Et qu’il semble venir majoritairement des grandes institutions : les universités, les médias principaux, les ONG et les partis politiques sur le déclin.

En dehors de toutes ces instituions occidentales fatiguées, et dont le seul but est devenu leur propre survie, les gens de base, en occident, sont plutôt favorables à Israël. De même les politiques occidentaux qui semblent soutenir, même s’ils sont empêtrés dans toutes les contradictions qu’ils ont eux-mêmes créées au fil des années en voulant ménager la chèvre et le chou. Voilà qu’il devient probant que le hamas est une organisation terroriste, dans son ensemble, que son but explicite est génocidaire et que des organisations de ce type se trouvent disséminées dans beaucoup d’autres régions du monde.

Revenons à Biden, qui arrive sur ces entrefaites, comme une fleur un peu fatiguée après un vol de douze heures.
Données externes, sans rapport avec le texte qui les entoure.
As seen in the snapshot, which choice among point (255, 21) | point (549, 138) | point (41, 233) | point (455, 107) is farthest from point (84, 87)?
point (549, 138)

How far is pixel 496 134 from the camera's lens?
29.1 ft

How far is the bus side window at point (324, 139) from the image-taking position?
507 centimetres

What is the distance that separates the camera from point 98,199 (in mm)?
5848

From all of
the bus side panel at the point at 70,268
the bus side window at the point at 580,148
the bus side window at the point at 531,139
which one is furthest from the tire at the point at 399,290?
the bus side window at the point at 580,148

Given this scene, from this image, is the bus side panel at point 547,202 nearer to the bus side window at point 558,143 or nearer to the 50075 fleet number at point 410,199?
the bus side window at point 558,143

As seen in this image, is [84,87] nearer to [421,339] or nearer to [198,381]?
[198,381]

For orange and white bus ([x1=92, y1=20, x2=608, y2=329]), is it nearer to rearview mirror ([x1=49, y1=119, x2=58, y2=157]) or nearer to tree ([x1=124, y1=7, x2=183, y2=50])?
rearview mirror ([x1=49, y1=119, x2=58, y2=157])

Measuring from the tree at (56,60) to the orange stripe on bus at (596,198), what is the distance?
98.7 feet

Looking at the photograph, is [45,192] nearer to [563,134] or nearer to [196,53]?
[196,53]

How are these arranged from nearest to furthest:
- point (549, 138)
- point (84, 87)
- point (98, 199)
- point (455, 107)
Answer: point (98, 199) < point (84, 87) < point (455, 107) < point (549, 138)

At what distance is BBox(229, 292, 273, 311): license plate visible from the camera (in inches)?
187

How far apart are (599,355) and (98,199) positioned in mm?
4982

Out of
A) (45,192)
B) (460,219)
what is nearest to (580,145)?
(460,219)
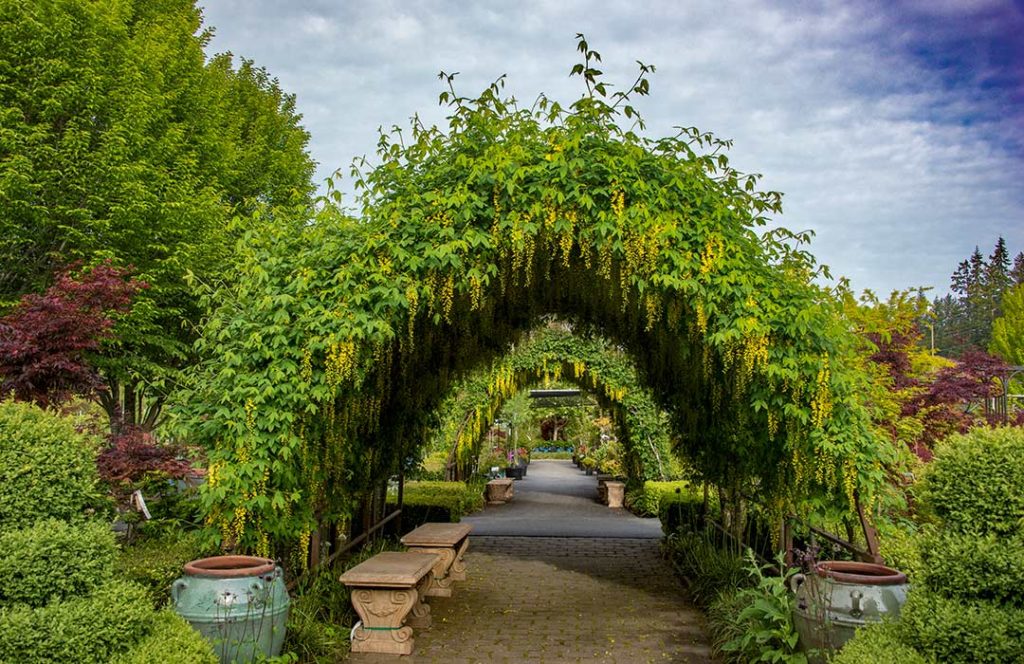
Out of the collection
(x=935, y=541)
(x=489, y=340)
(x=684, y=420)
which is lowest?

Arrivé vers 11 heures, reparti vers 18h30. Entre temps il a rencontré le premier ministre, Binyamin Netanyahou, et le cabinet de guerre, ainsi que le président de l’état, Isaac Herzog (élu pour un septennat non-renouvelable). Mais les dirigeants arabes, qu’ils soient de l’autorité palestinienne, de la Jordanie ou de l’Egypte, ont décliné de le recevoir, signe que les Américains perdent de l’influence dans tout le Moyen Orient.
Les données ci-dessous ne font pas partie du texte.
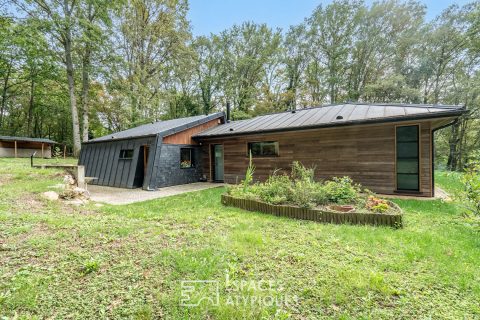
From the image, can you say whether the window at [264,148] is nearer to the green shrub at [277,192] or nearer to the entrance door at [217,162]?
the entrance door at [217,162]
La photo de son arrivée résume tout : Netanyahou et Biden se donnent une accolade, que la presse israélienne a qualifié d’ « embrassade de l’ours » (hibouk dov), c’est-à-dire une étreinte un peu serrée qui n’est pas forcément toujours très amicale. On en trouve un exemple dans la Genèse, lorsque Esav et Jacob se rencontrent à nouveau. Jacob avait dû fuir Esav et se réfugier au loin pendant plusieurs années : la scène se passe alors qu’il rentre enfin au pays, et que son frère vient à sa rencontre avec plusieurs centaines de soldats. Enfin ils se rencontrent et tombent dans les bras l’un de l’autre. Mais l’embrassade en question est pleine d’ambiguïté : est-ce la tentation d’en finir ou la réconciliation des frères ?

Les avis sont partagés. D’un côté les Américains semblent nous soutenir, d’un autre, ils ont beaucoup contribué au problème auquel nous devons maintenant faire face en étant en première ligne.

Biden reparti, la guerre risque de prendre un nouveau tournant. Attendons la suite, et espérons le meilleur.